The Bishop and the Butterfly: Murder, Politics, and the End of the Jazz Age

    THE TEXAS 500

    In case you didn’t notice, with all the recent fanfare involving ground-breaking Supreme Court decisions, government spying, or the demise of a Southern cooking empire, Texas—where they do everything on a grand scale—carried out its 500th “modern execution.” Modern, that is to say, since 1982, when the death penalty was resumed in that state.

    500 executions in 31 years! Unpardonable. The size of a small town. What a dreadful waste of human life. The life sentence alternative at least exonerates vengeance. Yet, is there no other humane possibility?

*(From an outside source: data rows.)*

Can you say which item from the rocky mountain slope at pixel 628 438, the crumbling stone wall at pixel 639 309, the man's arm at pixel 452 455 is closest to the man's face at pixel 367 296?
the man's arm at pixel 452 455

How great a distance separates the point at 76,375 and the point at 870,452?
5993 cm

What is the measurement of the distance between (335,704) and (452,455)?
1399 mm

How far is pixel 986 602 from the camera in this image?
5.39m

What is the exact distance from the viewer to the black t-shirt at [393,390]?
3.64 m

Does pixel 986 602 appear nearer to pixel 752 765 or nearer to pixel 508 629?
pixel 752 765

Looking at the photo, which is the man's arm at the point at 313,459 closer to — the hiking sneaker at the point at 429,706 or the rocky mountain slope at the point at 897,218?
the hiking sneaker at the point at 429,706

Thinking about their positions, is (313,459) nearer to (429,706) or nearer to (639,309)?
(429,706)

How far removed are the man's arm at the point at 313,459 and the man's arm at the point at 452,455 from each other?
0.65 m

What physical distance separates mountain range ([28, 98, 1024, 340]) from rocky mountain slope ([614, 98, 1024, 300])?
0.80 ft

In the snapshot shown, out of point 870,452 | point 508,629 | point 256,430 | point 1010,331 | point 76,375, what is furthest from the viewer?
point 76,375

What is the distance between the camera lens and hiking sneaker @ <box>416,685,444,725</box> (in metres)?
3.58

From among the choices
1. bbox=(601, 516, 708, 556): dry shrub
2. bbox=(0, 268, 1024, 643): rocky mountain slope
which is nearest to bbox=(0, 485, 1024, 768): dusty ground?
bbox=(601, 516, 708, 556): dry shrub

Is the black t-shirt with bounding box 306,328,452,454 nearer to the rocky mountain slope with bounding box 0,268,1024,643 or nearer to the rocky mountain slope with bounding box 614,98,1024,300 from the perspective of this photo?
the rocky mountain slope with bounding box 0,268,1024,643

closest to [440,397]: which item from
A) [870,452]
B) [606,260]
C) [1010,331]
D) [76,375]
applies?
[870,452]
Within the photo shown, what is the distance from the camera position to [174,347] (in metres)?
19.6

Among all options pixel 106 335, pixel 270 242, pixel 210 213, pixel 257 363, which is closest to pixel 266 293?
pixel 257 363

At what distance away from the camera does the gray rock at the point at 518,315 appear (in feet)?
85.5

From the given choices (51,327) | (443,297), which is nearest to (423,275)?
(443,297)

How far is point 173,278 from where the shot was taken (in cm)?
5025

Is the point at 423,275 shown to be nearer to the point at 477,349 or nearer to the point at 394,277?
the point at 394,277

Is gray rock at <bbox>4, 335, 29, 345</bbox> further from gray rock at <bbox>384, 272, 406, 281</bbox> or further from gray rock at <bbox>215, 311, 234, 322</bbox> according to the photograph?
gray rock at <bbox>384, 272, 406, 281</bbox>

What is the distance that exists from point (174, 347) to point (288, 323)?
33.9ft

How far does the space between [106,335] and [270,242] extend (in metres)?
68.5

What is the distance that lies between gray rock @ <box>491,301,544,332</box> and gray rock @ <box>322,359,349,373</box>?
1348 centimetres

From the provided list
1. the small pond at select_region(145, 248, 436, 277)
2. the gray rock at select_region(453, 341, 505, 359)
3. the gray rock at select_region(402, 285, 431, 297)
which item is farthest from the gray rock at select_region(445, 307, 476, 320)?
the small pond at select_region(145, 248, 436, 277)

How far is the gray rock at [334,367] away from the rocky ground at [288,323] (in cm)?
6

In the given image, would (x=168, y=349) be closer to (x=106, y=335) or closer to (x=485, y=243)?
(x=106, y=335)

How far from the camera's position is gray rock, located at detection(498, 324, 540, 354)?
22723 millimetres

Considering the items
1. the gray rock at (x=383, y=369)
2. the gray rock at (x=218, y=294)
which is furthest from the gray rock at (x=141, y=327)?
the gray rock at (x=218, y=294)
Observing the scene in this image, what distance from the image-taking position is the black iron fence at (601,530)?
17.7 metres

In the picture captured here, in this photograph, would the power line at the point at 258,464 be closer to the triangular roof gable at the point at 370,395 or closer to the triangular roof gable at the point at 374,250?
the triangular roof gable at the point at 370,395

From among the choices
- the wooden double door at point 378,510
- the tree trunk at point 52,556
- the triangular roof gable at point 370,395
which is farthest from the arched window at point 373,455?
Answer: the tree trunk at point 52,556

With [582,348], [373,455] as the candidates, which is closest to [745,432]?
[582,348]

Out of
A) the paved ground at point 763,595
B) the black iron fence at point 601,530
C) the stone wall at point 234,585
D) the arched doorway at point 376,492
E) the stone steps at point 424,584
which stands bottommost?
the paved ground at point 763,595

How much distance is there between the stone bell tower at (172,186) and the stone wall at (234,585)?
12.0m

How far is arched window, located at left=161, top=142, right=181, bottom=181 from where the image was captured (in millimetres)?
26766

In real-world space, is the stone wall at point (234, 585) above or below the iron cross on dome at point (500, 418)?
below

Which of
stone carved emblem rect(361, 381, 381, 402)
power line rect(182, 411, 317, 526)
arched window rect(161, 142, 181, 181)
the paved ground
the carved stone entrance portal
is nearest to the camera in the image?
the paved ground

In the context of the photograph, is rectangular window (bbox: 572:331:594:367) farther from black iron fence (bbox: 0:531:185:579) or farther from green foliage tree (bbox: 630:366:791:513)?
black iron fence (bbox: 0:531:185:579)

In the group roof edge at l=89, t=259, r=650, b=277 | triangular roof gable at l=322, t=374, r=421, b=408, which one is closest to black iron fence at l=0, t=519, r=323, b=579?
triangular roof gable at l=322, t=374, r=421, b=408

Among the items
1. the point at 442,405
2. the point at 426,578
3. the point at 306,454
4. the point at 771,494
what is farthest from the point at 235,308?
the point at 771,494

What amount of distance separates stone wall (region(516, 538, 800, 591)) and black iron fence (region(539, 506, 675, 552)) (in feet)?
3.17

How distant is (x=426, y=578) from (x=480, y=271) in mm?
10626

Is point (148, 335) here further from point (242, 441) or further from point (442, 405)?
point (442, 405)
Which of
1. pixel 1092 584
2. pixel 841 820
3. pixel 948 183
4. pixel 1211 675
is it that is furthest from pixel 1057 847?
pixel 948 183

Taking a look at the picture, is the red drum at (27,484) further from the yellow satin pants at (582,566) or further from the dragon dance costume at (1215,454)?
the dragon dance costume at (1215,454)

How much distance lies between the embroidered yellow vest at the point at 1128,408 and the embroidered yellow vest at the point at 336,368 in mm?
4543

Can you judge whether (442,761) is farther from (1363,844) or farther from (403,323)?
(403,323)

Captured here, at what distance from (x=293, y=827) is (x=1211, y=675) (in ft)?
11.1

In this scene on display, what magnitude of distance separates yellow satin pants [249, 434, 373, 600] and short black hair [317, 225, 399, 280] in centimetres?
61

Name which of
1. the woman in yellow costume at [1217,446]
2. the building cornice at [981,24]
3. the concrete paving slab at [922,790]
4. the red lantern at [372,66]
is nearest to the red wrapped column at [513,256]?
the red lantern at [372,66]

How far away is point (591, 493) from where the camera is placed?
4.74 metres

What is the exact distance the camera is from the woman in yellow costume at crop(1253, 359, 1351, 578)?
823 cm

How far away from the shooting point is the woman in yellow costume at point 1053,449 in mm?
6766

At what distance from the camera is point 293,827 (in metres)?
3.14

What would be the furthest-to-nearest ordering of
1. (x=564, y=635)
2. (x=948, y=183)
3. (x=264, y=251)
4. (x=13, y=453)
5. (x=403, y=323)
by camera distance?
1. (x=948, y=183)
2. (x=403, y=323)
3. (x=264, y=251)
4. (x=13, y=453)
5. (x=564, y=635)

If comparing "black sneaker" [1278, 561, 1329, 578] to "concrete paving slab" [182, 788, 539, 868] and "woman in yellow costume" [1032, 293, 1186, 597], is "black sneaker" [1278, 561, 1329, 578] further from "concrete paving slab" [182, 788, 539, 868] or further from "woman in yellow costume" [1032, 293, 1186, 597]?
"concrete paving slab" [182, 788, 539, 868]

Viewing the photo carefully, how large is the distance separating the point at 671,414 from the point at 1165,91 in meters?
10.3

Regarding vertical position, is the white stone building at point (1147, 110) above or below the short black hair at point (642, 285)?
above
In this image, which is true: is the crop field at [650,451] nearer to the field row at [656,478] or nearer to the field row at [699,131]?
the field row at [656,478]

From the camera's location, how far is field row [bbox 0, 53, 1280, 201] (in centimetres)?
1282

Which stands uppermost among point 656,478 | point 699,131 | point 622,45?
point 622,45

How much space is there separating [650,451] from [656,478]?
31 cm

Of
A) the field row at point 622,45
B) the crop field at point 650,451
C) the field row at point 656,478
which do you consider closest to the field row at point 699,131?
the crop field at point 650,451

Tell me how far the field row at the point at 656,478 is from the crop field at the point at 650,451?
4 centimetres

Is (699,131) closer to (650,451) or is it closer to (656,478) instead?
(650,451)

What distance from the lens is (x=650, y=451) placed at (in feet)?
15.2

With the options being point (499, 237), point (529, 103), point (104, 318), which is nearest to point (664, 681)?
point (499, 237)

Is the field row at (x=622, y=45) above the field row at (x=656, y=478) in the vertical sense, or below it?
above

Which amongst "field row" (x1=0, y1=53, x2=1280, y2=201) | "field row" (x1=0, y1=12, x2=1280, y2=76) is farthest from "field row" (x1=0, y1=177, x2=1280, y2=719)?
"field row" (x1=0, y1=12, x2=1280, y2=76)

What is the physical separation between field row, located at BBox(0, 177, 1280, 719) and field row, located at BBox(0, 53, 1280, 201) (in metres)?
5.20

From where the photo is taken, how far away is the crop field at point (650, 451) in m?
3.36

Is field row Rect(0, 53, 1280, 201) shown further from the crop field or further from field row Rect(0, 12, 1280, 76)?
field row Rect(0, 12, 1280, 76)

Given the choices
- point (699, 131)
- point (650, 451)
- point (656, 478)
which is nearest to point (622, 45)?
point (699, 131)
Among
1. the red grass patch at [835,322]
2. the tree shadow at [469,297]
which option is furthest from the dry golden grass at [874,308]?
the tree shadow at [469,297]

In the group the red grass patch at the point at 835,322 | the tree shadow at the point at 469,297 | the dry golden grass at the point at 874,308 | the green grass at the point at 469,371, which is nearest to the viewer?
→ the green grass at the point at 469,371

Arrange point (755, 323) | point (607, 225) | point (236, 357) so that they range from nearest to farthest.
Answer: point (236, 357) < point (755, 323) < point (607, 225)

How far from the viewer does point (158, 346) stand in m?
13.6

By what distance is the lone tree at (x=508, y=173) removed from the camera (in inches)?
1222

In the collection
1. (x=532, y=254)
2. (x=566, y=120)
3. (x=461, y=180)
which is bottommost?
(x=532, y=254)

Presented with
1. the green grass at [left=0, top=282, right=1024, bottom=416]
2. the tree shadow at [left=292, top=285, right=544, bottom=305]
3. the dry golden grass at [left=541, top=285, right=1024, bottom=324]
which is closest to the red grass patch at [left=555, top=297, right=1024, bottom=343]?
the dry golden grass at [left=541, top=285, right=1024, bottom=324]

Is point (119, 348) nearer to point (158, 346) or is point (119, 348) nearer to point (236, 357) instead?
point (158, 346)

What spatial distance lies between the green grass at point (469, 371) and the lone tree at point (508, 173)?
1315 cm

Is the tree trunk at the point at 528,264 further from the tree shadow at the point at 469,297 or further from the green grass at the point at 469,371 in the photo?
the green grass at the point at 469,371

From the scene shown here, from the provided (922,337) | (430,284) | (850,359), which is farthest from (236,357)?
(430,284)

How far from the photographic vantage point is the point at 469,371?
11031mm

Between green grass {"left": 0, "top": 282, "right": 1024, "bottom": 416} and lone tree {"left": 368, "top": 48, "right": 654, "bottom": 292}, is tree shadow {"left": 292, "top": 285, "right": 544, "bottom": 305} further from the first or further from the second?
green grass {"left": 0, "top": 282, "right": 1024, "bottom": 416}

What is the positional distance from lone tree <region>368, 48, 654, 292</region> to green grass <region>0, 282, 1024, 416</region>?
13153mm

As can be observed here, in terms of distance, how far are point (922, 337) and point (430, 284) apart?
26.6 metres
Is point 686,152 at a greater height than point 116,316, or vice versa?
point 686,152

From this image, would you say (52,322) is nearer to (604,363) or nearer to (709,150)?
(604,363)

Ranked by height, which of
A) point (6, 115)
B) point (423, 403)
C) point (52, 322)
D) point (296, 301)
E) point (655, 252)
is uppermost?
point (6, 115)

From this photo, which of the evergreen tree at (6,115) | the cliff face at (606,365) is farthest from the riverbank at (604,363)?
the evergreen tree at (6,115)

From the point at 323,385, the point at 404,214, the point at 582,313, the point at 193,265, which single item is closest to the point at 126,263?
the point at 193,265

    In the late 1960's, shortly after the UK abolished the death penalty, I was invited to speak at the Annual Meeting of the Scottish Prison & Borstal Govenors' meeting where their main concern was what to do with prisoners serving life sentences, especially those who were young? The only suggestion that had been put to them was transferring such prisoners to another prison for a month each year as a kind of “busman’s holiday!”

    I proposed an alternative which not only spares human life, but allows prisoners another opportunity to pay their debt to society by helping us better understand the criminal mind. After all, every man or woman on death row was once a child—what went wrong? And who could better tell us than that person?

    No Pie-in-the-sky

    What I proposed, & have been advocating for the past 45 years, was several “crime labs” whereby prisons would operate in collaboration with university criminal justice schools—much like the arrangements medical schools have with hospitals—combining teaching and research with treatment. Only this idea would include prisoners collaborating with the professors as teachers & as researchers. If they also became better human beings, well that would be a spin-off.

    Could prisoners be interested in self-study? Years ago psychologists at California's hard-boiled San Quentin Prison studied the records of its most violent prisoners, and then asked a number of them if they would be interested in working on a project to study violence of their most notorious. Indeed, they were interested. The psychologists taught them how to interview the other prisoners & then they formed a study group where they scrutinized their results. Remarkable. Their important book, Violent Men (Aldine 1969) tells what they found out—not only what but how they got their information: From & by their most violent.

    A Crime Lab would give criminology professors a living laboratory for study and research in criminal behavior; a place where they could conduct various kinds of treatment & study its effectiveness, while offering students a place for an internship in preparation for their life’s work. It would give the prison new life as well as a new humanizing purpose—not merely custodians, but contributors to understanding and dealing with one of our most serious social problems.

    Executing 500 potential criminology teachers & researchers is an incalculable loss to our nation’s treasure at a time when their know-how is so sorely needed.

     

    Cross posted from Dennie’s Blog

     

    Comments

    Thank you for the great read.  I see know reason for capital punishment.  I think the state of Texas is having a mental break down.